Segment Start: Data listing
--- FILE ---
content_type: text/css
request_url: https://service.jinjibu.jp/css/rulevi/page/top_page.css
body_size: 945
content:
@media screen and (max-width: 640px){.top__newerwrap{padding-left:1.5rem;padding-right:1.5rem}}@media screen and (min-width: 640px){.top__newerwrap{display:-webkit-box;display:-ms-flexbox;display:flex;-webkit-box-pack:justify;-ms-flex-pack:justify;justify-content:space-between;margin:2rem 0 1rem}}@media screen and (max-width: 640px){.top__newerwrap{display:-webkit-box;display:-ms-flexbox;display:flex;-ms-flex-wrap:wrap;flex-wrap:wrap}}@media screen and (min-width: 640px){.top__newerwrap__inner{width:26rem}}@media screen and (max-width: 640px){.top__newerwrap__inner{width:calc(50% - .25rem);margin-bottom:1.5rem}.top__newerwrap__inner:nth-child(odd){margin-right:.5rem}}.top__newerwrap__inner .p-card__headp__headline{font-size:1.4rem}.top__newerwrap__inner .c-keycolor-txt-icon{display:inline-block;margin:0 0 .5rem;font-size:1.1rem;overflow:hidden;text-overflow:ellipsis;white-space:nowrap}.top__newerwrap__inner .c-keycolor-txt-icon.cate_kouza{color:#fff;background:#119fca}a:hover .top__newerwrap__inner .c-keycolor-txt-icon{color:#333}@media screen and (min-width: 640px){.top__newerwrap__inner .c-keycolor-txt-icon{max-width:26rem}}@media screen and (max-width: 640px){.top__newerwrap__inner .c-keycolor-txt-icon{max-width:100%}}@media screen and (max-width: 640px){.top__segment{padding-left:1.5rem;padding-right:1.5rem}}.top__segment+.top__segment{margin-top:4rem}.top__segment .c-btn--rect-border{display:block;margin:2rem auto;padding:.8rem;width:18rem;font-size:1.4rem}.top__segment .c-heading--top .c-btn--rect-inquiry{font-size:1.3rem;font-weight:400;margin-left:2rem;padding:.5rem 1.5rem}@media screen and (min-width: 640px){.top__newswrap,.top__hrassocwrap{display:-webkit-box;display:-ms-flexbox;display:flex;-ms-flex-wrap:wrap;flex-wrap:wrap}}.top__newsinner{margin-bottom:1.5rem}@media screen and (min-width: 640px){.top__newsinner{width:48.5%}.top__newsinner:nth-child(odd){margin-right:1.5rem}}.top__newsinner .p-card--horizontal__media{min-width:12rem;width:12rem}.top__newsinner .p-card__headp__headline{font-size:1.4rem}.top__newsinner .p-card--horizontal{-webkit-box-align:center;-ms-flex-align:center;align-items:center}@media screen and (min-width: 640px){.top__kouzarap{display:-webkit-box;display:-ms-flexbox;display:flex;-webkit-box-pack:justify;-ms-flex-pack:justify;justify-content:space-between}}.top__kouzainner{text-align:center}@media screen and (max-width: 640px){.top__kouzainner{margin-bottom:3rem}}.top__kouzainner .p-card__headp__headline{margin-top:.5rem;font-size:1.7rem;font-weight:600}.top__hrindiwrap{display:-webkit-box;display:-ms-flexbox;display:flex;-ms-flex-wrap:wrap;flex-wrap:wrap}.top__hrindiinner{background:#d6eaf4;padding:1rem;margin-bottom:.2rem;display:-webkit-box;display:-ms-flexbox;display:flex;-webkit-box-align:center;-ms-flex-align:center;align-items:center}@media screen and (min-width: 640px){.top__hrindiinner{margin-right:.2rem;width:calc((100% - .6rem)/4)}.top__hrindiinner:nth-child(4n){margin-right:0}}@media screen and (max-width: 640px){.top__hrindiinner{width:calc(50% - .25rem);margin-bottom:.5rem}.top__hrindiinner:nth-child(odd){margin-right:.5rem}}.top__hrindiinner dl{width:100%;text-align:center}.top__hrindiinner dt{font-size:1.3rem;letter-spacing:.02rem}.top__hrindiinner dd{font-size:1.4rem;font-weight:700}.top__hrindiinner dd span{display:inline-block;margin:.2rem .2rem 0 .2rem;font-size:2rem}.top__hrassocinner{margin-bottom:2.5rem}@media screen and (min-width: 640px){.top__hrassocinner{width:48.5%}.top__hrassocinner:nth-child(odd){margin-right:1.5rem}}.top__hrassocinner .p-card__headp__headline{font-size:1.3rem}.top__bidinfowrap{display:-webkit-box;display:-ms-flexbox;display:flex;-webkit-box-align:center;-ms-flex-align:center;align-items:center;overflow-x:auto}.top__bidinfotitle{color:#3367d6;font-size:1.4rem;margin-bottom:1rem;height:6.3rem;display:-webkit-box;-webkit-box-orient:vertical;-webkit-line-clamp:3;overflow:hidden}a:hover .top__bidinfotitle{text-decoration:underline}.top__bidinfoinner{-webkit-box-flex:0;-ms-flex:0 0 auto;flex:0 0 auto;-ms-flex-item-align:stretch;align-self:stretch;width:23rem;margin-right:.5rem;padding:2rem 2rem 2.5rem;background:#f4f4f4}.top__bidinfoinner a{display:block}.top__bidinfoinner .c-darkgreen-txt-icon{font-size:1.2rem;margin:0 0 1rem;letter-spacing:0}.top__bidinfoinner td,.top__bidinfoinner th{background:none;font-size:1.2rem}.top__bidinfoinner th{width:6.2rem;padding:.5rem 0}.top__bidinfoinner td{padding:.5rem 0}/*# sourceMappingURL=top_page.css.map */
Segment End: Data listing
Work task
Write every record above out again exactly as it stands.

Answer section
--- FILE ---
content_type: text/css
request_url: https://service.jinjibu.jp/css/rulevi/page/top_page.css
body_size: 945
content:
@media screen and (max-width: 640px){.top__newerwrap{padding-left:1.5rem;padding-right:1.5rem}}@media screen and (min-width: 640px){.top__newerwrap{display:-webkit-box;display:-ms-flexbox;display:flex;-webkit-box-pack:justify;-ms-flex-pack:justify;justify-content:space-between;margin:2rem 0 1rem}}@media screen and (max-width: 640px){.top__newerwrap{display:-webkit-box;display:-ms-flexbox;display:flex;-ms-flex-wrap:wrap;flex-wrap:wrap}}@media screen and (min-width: 640px){.top__newerwrap__inner{width:26rem}}@media screen and (max-width: 640px){.top__newerwrap__inner{width:calc(50% - .25rem);margin-bottom:1.5rem}.top__newerwrap__inner:nth-child(odd){margin-right:.5rem}}.top__newerwrap__inner .p-card__headp__headline{font-size:1.4rem}.top__newerwrap__inner .c-keycolor-txt-icon{display:inline-block;margin:0 0 .5rem;font-size:1.1rem;overflow:hidden;text-overflow:ellipsis;white-space:nowrap}.top__newerwrap__inner .c-keycolor-txt-icon.cate_kouza{color:#fff;background:#119fca}a:hover .top__newerwrap__inner .c-keycolor-txt-icon{color:#333}@media screen and (min-width: 640px){.top__newerwrap__inner .c-keycolor-txt-icon{max-width:26rem}}@media screen and (max-width: 640px){.top__newerwrap__inner .c-keycolor-txt-icon{max-width:100%}}@media screen and (max-width: 640px){.top__segment{padding-left:1.5rem;padding-right:1.5rem}}.top__segment+.top__segment{margin-top:4rem}.top__segment .c-btn--rect-border{display:block;margin:2rem auto;padding:.8rem;width:18rem;font-size:1.4rem}.top__segment .c-heading--top .c-btn--rect-inquiry{font-size:1.3rem;font-weight:400;margin-left:2rem;padding:.5rem 1.5rem}@media screen and (min-width: 640px){.top__newswrap,.top__hrassocwrap{display:-webkit-box;display:-ms-flexbox;display:flex;-ms-flex-wrap:wrap;flex-wrap:wrap}}.top__newsinner{margin-bottom:1.5rem}@media screen and (min-width: 640px){.top__newsinner{width:48.5%}.top__newsinner:nth-child(odd){margin-right:1.5rem}}.top__newsinner .p-card--horizontal__media{min-width:12rem;width:12rem}.top__newsinner .p-card__headp__headline{font-size:1.4rem}.top__newsinner .p-card--horizontal{-webkit-box-align:center;-ms-flex-align:center;align-items:center}@media screen and (min-width: 640px){.top__kouzarap{display:-webkit-box;display:-ms-flexbox;display:flex;-webkit-box-pack:justify;-ms-flex-pack:justify;justify-content:space-between}}.top__kouzainner{text-align:center}@media screen and (max-width: 640px){.top__kouzainner{margin-bottom:3rem}}.top__kouzainner .p-card__headp__headline{margin-top:.5rem;font-size:1.7rem;font-weight:600}.top__hrindiwrap{display:-webkit-box;display:-ms-flexbox;display:flex;-ms-flex-wrap:wrap;flex-wrap:wrap}.top__hrindiinner{background:#d6eaf4;padding:1rem;margin-bottom:.2rem;display:-webkit-box;display:-ms-flexbox;display:flex;-webkit-box-align:center;-ms-flex-align:center;align-items:center}@media screen and (min-width: 640px){.top__hrindiinner{margin-right:.2rem;width:calc((100% - .6rem)/4)}.top__hrindiinner:nth-child(4n){margin-right:0}}@media screen and (max-width: 640px){.top__hrindiinner{width:calc(50% - .25rem);margin-bottom:.5rem}.top__hrindiinner:nth-child(odd){margin-right:.5rem}}.top__hrindiinner dl{width:100%;text-align:center}.top__hrindiinner dt{font-size:1.3rem;letter-spacing:.02rem}.top__hrindiinner dd{font-size:1.4rem;font-weight:700}.top__hrindiinner dd span{display:inline-block;margin:.2rem .2rem 0 .2rem;font-size:2rem}.top__hrassocinner{margin-bottom:2.5rem}@media screen and (min-width: 640px){.top__hrassocinner{width:48.5%}.top__hrassocinner:nth-child(odd){margin-right:1.5rem}}.top__hrassocinner .p-card__headp__headline{font-size:1.3rem}.top__bidinfowrap{display:-webkit-box;display:-ms-flexbox;display:flex;-webkit-box-align:center;-ms-flex-align:center;align-items:center;overflow-x:auto}.top__bidinfotitle{color:#3367d6;font-size:1.4rem;margin-bottom:1rem;height:6.3rem;display:-webkit-box;-webkit-box-orient:vertical;-webkit-line-clamp:3;overflow:hidden}a:hover .top__bidinfotitle{text-decoration:underline}.top__bidinfoinner{-webkit-box-flex:0;-ms-flex:0 0 auto;flex:0 0 auto;-ms-flex-item-align:stretch;align-self:stretch;width:23rem;margin-right:.5rem;padding:2rem 2rem 2.5rem;background:#f4f4f4}.top__bidinfoinner a{display:block}.top__bidinfoinner .c-darkgreen-txt-icon{font-size:1.2rem;margin:0 0 1rem;letter-spacing:0}.top__bidinfoinner td,.top__bidinfoinner th{background:none;font-size:1.2rem}.top__bidinfoinner th{width:6.2rem;padding:.5rem 0}.top__bidinfoinner td{padding:.5rem 0}/*# sourceMappingURL=top_page.css.map */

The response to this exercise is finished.